High school football schedules are printed in big, block letters and hung in the windows of boosters and supporters. Basketball schedules get turned into calendars and passed around so that you can plan your season accordingly – especially those state tournaments.

It’s the sports version of “save the date.”

Baseball? Softball?

In April, when the showers start so that there can be May flowers, the schedules get written in pencil. And athletics directors never press down very hard because they know they’re going to have to use the eraser end to make changes. Daily.

March games? For those games it’s best to do your planning on a dry-erase board. The kind that can be swiped with a couple of fingers to remove all evidence of a planned game.

But that’s what we love about those diamond-based games.

Sometimes you win. Sometimes you lose. Sometimes it rains. Or snows. Or hails. Or sleets. Or all of the above all at the same time.

Baseball, and softball, teaches patience.
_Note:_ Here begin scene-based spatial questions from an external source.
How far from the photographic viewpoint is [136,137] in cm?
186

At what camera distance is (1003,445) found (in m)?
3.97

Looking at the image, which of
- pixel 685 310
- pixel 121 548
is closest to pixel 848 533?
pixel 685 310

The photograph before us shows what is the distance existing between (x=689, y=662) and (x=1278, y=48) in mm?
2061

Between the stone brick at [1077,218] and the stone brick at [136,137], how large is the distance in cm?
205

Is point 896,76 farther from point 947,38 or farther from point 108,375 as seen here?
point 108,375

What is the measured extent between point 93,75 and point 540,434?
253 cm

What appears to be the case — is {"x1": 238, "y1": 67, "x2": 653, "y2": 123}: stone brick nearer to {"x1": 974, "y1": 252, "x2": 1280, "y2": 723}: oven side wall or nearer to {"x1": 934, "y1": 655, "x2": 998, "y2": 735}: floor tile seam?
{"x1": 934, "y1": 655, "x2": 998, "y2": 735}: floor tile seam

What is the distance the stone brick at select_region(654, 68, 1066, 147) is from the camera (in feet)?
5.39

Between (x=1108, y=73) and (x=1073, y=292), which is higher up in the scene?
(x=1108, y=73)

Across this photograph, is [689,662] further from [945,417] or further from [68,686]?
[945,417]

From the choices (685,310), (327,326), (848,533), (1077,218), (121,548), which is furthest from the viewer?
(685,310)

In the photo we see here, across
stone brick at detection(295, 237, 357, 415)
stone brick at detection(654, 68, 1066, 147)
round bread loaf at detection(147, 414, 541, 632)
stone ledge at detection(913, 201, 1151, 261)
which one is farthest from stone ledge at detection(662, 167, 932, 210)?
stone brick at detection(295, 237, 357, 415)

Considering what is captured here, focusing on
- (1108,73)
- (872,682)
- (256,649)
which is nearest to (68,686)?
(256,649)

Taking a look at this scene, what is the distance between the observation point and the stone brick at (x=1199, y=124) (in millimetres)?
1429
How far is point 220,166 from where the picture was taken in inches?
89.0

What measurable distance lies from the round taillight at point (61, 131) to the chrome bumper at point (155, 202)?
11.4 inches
And it teaches you to adapt.

It teaches us about the nature of spring. And about life.

Before you can swing a bat, you have to drag a rake.

You have to understand that a ball diamond won’t drain until the layer of frost under the surface thaws. Ice, it turns out, makes a pretty good dam and all that water on top has no place to go. You learn about using a rake so that the bags of special dirt that soaks up the moisture can work its magic. Later on, you learn about how to manicure the grass to help your infielders scoop up ground balls, but at first, you learn how to diagnose and treat things like snow mold.

Because life only gets interesting when you understand the intricacies of snow mold.

Let the sunshine pour down, Mother Nature.

We’ll soak it up while it’s out there. We may even put on a pair of shorts.

But we’re making no plans for tomorrow.